◆ **EXERCISE AIM**
Rewrite all of the records, replacing "furthest" with "most distant" and leaving everything else unchanged. Leave the pictures out of your answer.

◆ **ROWS**
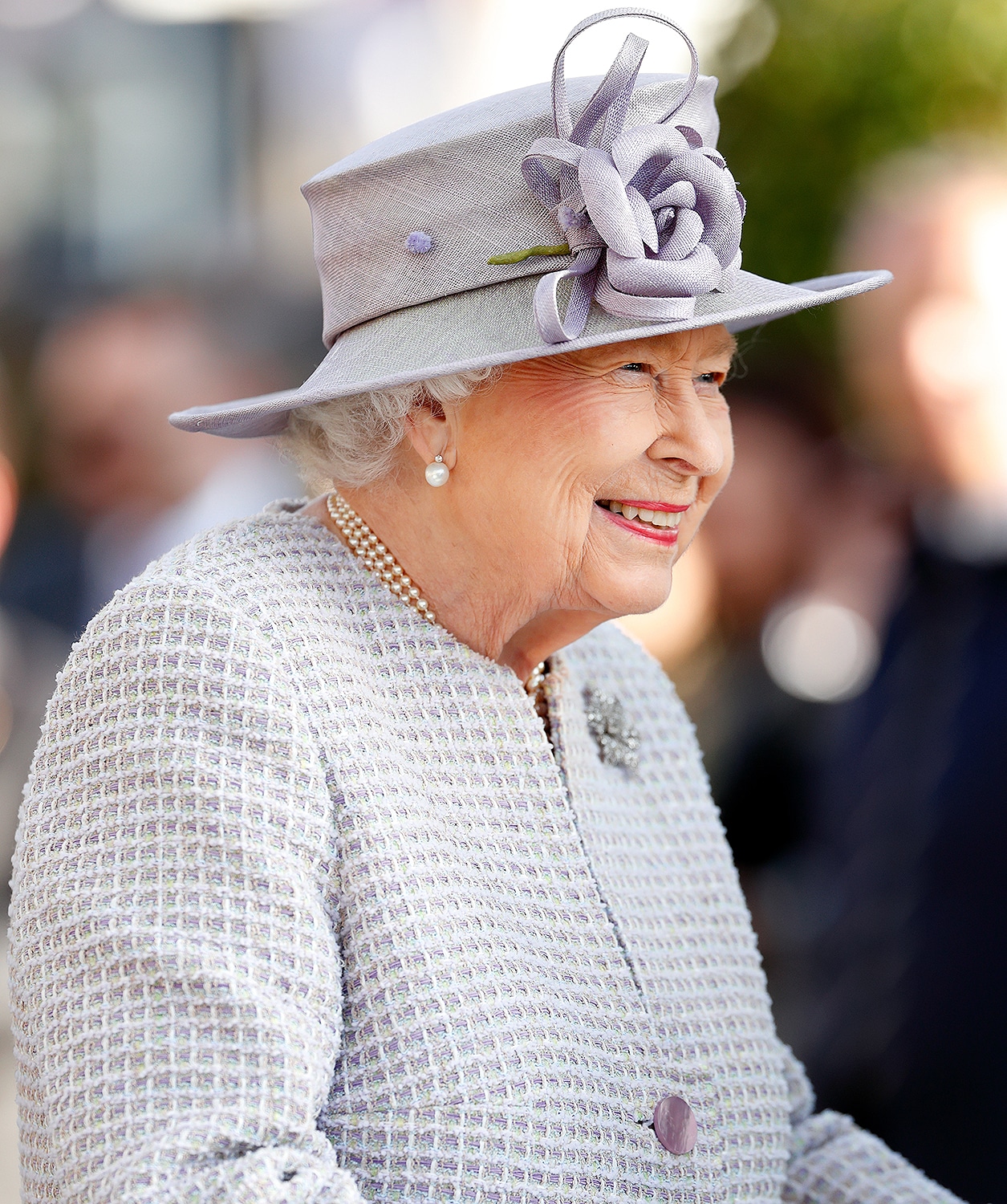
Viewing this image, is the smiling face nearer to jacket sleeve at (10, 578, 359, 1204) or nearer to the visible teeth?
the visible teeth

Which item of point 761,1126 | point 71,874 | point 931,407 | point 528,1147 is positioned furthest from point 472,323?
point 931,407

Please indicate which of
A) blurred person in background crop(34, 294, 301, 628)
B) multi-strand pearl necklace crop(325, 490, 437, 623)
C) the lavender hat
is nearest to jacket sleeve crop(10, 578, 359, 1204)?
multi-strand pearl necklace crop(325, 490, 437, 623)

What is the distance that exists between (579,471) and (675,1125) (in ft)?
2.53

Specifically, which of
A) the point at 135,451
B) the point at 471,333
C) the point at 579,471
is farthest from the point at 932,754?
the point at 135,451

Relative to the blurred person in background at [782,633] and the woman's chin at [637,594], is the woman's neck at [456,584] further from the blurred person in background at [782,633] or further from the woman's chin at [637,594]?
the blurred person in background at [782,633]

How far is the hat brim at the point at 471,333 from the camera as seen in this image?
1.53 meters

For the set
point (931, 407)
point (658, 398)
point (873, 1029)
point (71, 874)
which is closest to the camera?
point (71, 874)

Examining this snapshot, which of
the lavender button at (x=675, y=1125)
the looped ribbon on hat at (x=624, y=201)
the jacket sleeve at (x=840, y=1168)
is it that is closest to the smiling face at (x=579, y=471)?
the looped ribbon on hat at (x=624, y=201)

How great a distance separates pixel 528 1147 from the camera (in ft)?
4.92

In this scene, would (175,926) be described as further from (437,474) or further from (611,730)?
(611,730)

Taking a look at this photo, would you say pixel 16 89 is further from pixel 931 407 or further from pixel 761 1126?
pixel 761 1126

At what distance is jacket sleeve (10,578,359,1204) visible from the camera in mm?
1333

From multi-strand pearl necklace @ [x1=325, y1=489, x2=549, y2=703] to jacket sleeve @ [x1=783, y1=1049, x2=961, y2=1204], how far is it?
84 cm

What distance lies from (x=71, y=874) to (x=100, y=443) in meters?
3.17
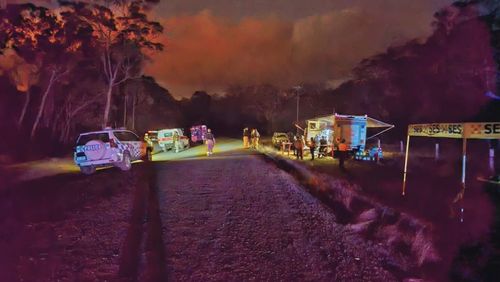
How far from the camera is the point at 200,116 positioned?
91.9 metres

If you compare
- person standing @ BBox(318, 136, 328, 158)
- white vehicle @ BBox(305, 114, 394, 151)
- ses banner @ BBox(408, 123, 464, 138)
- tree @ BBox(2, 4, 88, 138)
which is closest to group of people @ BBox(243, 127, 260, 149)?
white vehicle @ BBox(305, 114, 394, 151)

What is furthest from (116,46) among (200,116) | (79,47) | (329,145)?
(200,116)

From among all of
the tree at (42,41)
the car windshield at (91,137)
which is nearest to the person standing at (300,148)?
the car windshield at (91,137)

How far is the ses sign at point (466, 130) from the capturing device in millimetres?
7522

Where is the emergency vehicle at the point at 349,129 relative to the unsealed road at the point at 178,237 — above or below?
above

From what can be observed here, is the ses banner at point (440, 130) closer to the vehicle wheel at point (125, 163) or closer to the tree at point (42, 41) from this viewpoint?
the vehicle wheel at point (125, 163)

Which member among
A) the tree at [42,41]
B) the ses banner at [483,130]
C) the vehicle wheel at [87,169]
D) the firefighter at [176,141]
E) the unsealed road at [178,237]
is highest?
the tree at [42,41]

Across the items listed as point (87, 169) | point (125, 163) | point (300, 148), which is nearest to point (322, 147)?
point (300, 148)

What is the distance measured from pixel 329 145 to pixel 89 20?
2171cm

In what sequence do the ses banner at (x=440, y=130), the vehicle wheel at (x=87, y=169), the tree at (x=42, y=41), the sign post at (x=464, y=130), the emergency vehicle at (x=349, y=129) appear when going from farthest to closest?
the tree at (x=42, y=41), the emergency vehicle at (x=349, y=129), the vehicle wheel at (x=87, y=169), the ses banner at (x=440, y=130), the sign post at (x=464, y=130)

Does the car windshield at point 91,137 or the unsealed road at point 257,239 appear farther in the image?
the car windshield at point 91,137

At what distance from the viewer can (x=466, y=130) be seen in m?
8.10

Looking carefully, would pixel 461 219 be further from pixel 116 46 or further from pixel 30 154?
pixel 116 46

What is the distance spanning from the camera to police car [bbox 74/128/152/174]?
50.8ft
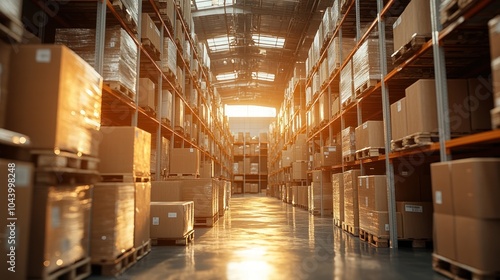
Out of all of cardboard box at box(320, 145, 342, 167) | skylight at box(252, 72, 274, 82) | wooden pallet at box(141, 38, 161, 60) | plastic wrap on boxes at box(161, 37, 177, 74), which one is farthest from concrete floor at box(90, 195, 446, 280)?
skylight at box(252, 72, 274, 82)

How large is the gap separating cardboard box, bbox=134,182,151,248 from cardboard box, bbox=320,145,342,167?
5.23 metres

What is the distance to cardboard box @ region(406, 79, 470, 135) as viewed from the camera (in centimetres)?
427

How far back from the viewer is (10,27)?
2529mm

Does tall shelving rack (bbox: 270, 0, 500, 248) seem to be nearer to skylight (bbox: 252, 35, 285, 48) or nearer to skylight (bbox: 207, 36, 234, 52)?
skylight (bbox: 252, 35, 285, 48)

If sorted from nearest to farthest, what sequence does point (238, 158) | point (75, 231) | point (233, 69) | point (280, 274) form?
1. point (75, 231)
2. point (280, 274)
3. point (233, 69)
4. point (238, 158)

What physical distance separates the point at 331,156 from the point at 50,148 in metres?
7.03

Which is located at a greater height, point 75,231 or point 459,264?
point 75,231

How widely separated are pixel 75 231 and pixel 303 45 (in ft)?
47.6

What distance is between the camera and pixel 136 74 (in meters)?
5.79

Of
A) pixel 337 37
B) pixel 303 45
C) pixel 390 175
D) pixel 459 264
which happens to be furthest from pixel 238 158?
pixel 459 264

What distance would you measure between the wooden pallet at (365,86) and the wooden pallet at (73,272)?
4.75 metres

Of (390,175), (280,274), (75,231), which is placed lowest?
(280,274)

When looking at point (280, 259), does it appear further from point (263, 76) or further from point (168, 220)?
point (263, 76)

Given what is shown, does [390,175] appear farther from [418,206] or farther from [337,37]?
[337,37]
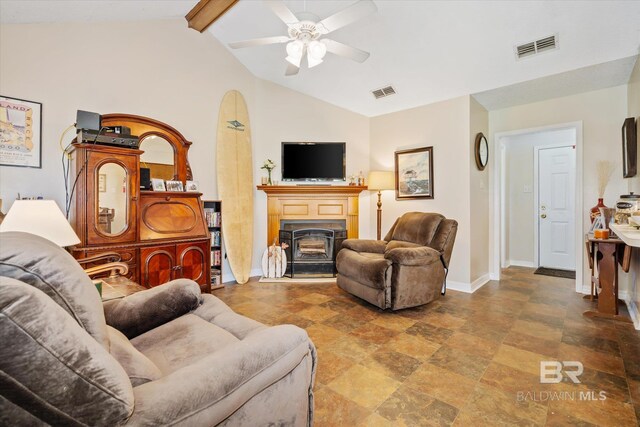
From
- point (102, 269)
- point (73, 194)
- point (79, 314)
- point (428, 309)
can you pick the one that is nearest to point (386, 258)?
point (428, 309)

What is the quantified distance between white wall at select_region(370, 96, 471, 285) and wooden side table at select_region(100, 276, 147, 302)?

◆ **COMPLETED EXERCISE**
Viewing this image, is the smiling face nearer to jacket sleeve at (10, 578, 359, 1204) or nearer to the visible teeth?
the visible teeth

Which item of point 761,1126 | point 71,874 | point 931,407 | point 528,1147 is positioned most distant from point 472,323?
point 931,407

Please indicate which of
A) blurred person in background crop(34, 294, 301, 628)
B) multi-strand pearl necklace crop(325, 490, 437, 623)
C) the lavender hat
is nearest to jacket sleeve crop(10, 578, 359, 1204)?
multi-strand pearl necklace crop(325, 490, 437, 623)

What is the distance that exists between (579,471) and (675,1125) (in ft)?
2.53

Specifically, which of
A) the point at 135,451
B) the point at 471,333
C) the point at 579,471
is farthest from the point at 932,754?
the point at 135,451

Relative to the blurred person in background at [782,633] and the woman's chin at [637,594], is the woman's neck at [456,584] further from the blurred person in background at [782,633] or further from the woman's chin at [637,594]?
the blurred person in background at [782,633]

How far is the hat brim at the point at 471,333 from the camera as seen in this image?
1.53 meters

For the set
point (931, 407)
point (658, 398)
point (873, 1029)
point (71, 874)
which is closest to the camera?
point (71, 874)

Examining this snapshot, which of
the lavender button at (x=675, y=1125)
the looped ribbon on hat at (x=624, y=201)
the jacket sleeve at (x=840, y=1168)
is it that is closest to the smiling face at (x=579, y=471)?
the looped ribbon on hat at (x=624, y=201)

How great a distance separates pixel 528 1147 from the camera (in ft)?
4.92

In this scene, would (175,926) be described as further from (437,474) or further from (611,730)?
(611,730)

Taking a look at this photo, would you say pixel 16 89 is further from pixel 931 407 or further from pixel 761 1126?
pixel 761 1126

At what distance is jacket sleeve (10,578,359,1204) visible from the camera in mm?
1333

From multi-strand pearl necklace @ [x1=325, y1=489, x2=549, y2=703] to jacket sleeve @ [x1=783, y1=1049, x2=961, y2=1204], how far is it?
84 cm

What distance lies from (x=71, y=874) to (x=100, y=443) in meters?
3.17
How far from the camera is the point at 200,116 positioned?
91.9 metres

If you compare
- person standing @ BBox(318, 136, 328, 158)
- white vehicle @ BBox(305, 114, 394, 151)
- ses banner @ BBox(408, 123, 464, 138)
- tree @ BBox(2, 4, 88, 138)
which is closest to group of people @ BBox(243, 127, 260, 149)?
white vehicle @ BBox(305, 114, 394, 151)

What is most distant from (116,46) among (200,116) | (79,47) | (329,145)?
(200,116)

From among all of
the tree at (42,41)
the car windshield at (91,137)
which is nearest to the person standing at (300,148)?
the car windshield at (91,137)

How far is the ses sign at point (466, 130) from the capturing device in millimetres?
7522

Where is the emergency vehicle at the point at 349,129 relative to the unsealed road at the point at 178,237 — above or below?
above

From what can be observed here, is the ses banner at point (440, 130) closer to the vehicle wheel at point (125, 163) or closer to the tree at point (42, 41) from this viewpoint?
the vehicle wheel at point (125, 163)

Which member among
A) the tree at [42,41]
B) the ses banner at [483,130]
C) the vehicle wheel at [87,169]
D) the firefighter at [176,141]
E) the unsealed road at [178,237]
is highest?
the tree at [42,41]

Across the items listed as point (87, 169) | point (125, 163) | point (300, 148), which is nearest to point (322, 147)?
point (300, 148)

What is the distance measured from pixel 329 145 to pixel 89 20?
2171cm

In what sequence do the ses banner at (x=440, y=130), the vehicle wheel at (x=87, y=169), the tree at (x=42, y=41), the sign post at (x=464, y=130), the emergency vehicle at (x=349, y=129) appear when going from farthest to closest?
the tree at (x=42, y=41), the emergency vehicle at (x=349, y=129), the vehicle wheel at (x=87, y=169), the ses banner at (x=440, y=130), the sign post at (x=464, y=130)

Does the car windshield at point 91,137 or the unsealed road at point 257,239 appear farther in the image?
the car windshield at point 91,137

At what distance from the viewer can (x=466, y=130) be seen in m?
8.10

Looking carefully, would pixel 461 219 be further from pixel 116 46 or further from pixel 30 154?
pixel 116 46

What is the distance spanning from the camera to police car [bbox 74/128/152/174]?
50.8ft
Out of all of cardboard box at box(320, 145, 342, 167) | skylight at box(252, 72, 274, 82) | wooden pallet at box(141, 38, 161, 60) | plastic wrap on boxes at box(161, 37, 177, 74), which one is farthest from concrete floor at box(90, 195, 446, 280)?
skylight at box(252, 72, 274, 82)

How large is the gap separating cardboard box, bbox=134,182,151,248 from cardboard box, bbox=320,145,342,167?
5.23 metres

What is the distance to cardboard box @ region(406, 79, 470, 135) as viewed from the camera (in centimetres)?
427

How far back from the viewer is (10,27)?
2529mm

Does tall shelving rack (bbox: 270, 0, 500, 248) seem to be nearer to skylight (bbox: 252, 35, 285, 48) or nearer to skylight (bbox: 207, 36, 234, 52)?
skylight (bbox: 252, 35, 285, 48)

If sorted from nearest to farthest, what sequence does point (238, 158) | point (75, 231) | point (233, 69) | point (280, 274) form?
1. point (75, 231)
2. point (280, 274)
3. point (233, 69)
4. point (238, 158)

What physical distance separates the point at 331,156 from the point at 50,148 in metres?
7.03

Which is located at a greater height, point 75,231 or point 459,264?
point 75,231

How widely separated are pixel 75 231 and pixel 303 45 (in ft)?
47.6

What distance is between the camera and pixel 136 74 (in meters)?
5.79

Of
A) pixel 337 37
B) pixel 303 45
C) pixel 390 175
D) pixel 459 264
which happens to be most distant from pixel 238 158?
pixel 459 264

What distance would you measure between the wooden pallet at (365,86) and the wooden pallet at (73,272)?
4.75 metres

Of (390,175), (280,274), (75,231), which is placed lowest?
(280,274)

When looking at point (280, 259), does it appear further from point (263, 76) or further from point (168, 220)?
point (263, 76)

Given what is shown, does [390,175] appear farther from [418,206] or farther from [337,37]?
[337,37]
From
- point (102, 269)
- point (73, 194)
- point (79, 314)
- point (428, 309)
can you pick the one that is nearest to point (386, 258)?
point (428, 309)

What is the quantified distance between white wall at select_region(370, 96, 471, 285) and wooden side table at select_region(100, 276, 147, 302)?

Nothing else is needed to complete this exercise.